A new generation of cancer drugs and a successful treatment for an eye disease that can lead to blindness are the fruits of two decades of work by former UCSF postdoctoral fellow and current Genentech scientist Napoleone Ferrara, MD, who has just been named the winner of a Lasker Award, the premier US biomedical research prize.
The Lasker Foundation announced on Sept. 21 that Ferrara has won the 2010 Lasker-DeBakey Clinical Medical Research Award, which includes $250,000, for his studies of new blood vessel growth that led to the new disease treatments. The growth of new blood vessels is vital for tumor growth. Uncontrolled blood vessel growth also plays a role in wet macular degeneration, a form of the disease that is a common cause of blindness in the elderly.
Over many years, Ferrara parlayed basic research studies, started at UCSF, into the successful development of two drugs that are similar to each other. One is Avastin, now used in treatment regimens targeted against certain types of lung, colon, brain, kidney and breast cancer. The other is Lucentis, used to treat wet macular degeneration.
Ferrara was hot on the trail of the molecule from which his most noteworthy achievements stem while he was still at UCSF. Trained in his native Italy as a physician specializing in endocrinology, Ferrara came to the United States in 1983 as a postdoctoral fellow. He worked in the laboratories of two UCSF researchers who were conducting pioneering studies on new blood vessel growth, a process that scientists call angiogenesis.
“Napoleone came to my laboratory to study changes in blood vessels in tumors,” says neuroendocrinologist Richard Weiner, PhD, UCSF professor emeritus in the Department of Obstetrics, Gynecology and Reproductive Sciences.
Weiner’s lab group had found that tumors of the pituitary gland grow new blood vessels. Even the normal pituitary has a very rich supply of blood, Weiner says. “It made sense to look for cells that make angiogenic factors in the pituitary.”
While attempting to grow capillary cells from the pituitary to use in a test to detect growth factors, Ferrara ended up also growing a different type of pituitary cell, called the folliculostellate cell, in lab cultures. These cells stimulated blood vessel growth, and Ferrara set out to find the factors responsible.
He isolated three angiogenic signals via chemical separation techniques. Two were the basic and acid fibroblast growth factors, already recognized as angiogenic factors by the work by others, especially former UCSF faculty member Denis Gospodarowicz, PhD, in whose UCSF lab Ferrara also later worked.
“To his credit, Napoleone saw this third peak, and he never let go of that,” Weiner says.
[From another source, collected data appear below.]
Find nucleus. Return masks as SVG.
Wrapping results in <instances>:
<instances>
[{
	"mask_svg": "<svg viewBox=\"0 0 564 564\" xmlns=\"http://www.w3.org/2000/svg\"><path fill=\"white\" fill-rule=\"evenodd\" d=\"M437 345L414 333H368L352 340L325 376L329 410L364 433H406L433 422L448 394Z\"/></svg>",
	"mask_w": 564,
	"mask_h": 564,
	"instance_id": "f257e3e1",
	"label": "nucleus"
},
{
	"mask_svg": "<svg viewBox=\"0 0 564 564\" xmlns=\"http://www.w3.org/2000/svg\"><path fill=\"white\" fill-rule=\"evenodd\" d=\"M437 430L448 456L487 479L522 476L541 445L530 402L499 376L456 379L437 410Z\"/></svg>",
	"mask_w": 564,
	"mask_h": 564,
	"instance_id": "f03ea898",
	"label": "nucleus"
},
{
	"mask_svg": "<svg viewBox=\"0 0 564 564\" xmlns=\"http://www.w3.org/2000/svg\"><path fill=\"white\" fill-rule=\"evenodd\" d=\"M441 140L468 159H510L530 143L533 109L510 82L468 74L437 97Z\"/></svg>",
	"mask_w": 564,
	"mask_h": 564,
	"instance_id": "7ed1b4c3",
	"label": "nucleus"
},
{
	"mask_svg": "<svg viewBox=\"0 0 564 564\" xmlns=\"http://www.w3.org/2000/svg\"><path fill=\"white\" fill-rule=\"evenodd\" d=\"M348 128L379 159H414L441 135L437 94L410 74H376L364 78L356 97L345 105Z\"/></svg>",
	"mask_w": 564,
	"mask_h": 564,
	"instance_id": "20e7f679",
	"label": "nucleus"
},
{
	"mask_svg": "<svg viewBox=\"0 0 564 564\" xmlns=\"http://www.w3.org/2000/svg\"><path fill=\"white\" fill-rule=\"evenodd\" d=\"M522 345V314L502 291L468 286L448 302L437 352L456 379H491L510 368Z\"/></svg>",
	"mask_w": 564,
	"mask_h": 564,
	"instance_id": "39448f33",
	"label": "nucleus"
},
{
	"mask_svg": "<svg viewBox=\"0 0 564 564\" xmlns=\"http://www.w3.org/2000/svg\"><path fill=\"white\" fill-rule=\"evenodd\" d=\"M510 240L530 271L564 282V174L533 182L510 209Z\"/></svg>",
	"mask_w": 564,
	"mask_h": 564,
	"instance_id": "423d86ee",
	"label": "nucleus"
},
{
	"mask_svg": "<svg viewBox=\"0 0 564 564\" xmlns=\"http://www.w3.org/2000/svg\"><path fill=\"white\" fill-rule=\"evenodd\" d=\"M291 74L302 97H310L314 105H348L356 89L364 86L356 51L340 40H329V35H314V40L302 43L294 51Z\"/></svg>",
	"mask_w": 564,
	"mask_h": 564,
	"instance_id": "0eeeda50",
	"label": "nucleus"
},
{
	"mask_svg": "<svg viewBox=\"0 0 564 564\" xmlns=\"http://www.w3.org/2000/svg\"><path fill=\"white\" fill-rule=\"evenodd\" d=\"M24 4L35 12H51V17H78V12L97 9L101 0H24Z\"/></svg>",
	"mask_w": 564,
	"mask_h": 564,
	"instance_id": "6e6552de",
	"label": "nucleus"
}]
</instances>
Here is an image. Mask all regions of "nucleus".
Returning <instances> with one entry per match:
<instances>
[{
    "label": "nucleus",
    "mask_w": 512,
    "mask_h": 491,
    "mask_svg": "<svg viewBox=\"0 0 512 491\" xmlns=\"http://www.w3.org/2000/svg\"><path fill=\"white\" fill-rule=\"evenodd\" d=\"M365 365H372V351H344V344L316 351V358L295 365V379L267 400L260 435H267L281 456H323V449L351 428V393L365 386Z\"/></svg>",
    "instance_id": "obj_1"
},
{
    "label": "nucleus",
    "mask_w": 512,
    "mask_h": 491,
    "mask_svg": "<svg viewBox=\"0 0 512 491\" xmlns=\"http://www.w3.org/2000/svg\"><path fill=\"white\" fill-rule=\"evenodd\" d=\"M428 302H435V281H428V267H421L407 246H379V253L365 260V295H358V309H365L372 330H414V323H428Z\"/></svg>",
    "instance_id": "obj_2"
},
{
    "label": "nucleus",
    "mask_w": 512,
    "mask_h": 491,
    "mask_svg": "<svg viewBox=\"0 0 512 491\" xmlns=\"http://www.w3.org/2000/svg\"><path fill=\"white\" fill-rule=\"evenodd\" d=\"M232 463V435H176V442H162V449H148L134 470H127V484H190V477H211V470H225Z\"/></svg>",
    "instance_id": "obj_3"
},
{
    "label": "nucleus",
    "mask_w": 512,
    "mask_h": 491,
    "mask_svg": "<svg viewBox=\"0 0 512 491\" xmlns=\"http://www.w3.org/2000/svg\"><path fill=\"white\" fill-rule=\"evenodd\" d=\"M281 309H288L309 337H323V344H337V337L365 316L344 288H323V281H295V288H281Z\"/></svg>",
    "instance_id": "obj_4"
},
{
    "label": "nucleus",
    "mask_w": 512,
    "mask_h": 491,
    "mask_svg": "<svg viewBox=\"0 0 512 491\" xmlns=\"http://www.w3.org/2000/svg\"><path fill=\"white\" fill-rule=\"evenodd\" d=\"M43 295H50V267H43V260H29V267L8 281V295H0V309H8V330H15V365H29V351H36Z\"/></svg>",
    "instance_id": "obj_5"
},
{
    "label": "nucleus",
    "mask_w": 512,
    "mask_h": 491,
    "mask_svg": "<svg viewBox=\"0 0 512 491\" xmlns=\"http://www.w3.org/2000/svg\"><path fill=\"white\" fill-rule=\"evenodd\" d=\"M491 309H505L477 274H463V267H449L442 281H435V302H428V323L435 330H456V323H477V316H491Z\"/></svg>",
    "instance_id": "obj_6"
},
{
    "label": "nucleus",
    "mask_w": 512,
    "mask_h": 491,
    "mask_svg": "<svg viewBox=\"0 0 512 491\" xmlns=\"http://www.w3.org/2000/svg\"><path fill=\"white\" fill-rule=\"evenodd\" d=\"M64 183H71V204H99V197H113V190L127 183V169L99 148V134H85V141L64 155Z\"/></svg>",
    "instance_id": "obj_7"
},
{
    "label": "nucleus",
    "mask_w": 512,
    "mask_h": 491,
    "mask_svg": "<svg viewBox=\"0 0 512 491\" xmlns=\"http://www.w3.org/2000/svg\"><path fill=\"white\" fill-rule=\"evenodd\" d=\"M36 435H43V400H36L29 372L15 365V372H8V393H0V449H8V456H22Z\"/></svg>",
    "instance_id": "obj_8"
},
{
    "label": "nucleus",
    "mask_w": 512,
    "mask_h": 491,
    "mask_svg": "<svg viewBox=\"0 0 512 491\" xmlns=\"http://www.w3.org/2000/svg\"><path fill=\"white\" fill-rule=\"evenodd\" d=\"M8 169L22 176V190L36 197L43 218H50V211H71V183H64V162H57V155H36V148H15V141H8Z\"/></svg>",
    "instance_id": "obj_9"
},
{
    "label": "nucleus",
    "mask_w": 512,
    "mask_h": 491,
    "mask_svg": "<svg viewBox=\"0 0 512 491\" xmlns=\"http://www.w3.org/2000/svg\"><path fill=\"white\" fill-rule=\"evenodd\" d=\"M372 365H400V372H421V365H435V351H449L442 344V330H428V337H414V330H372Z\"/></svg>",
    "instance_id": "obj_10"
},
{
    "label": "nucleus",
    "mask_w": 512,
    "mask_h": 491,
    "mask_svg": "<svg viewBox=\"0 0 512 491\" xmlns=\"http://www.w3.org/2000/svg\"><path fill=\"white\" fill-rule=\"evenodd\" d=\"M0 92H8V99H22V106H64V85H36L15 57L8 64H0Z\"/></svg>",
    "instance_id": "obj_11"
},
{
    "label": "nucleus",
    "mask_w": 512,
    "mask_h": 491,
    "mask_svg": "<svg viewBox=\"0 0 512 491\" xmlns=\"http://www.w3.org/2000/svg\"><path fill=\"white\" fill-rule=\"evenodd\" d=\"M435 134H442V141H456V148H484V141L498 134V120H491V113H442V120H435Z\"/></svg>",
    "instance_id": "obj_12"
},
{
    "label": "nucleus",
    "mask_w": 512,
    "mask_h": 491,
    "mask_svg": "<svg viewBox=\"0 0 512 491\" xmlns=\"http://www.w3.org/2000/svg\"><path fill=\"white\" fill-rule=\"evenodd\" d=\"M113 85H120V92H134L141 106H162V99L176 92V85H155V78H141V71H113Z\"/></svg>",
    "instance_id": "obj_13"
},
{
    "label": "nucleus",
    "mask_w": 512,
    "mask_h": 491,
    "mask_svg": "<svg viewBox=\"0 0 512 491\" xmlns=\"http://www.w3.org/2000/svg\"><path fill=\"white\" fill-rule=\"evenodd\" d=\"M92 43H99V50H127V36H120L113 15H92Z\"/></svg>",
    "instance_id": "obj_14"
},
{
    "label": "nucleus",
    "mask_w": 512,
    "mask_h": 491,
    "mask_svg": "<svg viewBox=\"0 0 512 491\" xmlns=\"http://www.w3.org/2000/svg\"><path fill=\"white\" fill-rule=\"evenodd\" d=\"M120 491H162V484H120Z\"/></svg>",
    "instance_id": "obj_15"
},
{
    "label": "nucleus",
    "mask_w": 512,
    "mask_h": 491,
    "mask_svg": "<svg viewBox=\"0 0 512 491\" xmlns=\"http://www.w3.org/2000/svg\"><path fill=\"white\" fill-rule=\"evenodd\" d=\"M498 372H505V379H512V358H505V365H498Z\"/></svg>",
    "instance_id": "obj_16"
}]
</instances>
After leaving UCSF to join Genentech in 1988, Ferrara identified and cloned the human gene for the third protein in 1989. The protein is called vascular endothelial growth factor, or VEGF. Ferrara subsequently led efforts to make molecules – culminating in the drugs Avastin and Lucentis – that could target VEGF and inhibit its ability to spur blood vessel growth.
Lucentis, which can improve vision in patients suffering from wet macular degeneration, was approved by the Food and Drug Administration in 2006. Avastin has been approved for several cancer indications since 2004.
“He has done an incredible amount of work,” Weiner says. “He is a brilliant scientist, and I’m very proud that he worked in my lab.”
Several UCSF researchers and others trained at UCSF have been involved in the drug development and clinical trials conducted to test these drugs, a testament to UCSF’s expertise in translating research discoveries into valuable treatment for patient care.
UCSF Chancellor Susan Desmond-Hellmann, MD, MPH, former president of product development at Genentech, oversaw the development of the drugs. As a Genentech employee, Robert Kim, MD, UCSF associate clinical professor of ophthalmology, directed clinical trials for Lucentis. UCSF physicians have participated in clinical trials for both Lucentis and Avastin.
Other 2010 Lasker Award winners include Douglas Coleman, PhD, retired from the Jackson Laboratory in Bar Harbor, Maine, and Jeffrey Friedman, MD, PhD, from Rockefeller University in New York City, who will share the Albert Lasker Basic Medical Research Award for work on the hormone leptin, which plays a role in appetite and obesity.
David Weatherall, MD, of the University of Oxford in the United Kingdom won the Lasker-Koshland Special Achievement Award in Medical Science for studies of thalassemia, a blood disease arising from mutations in a gene that encodes the hemoglobin protein.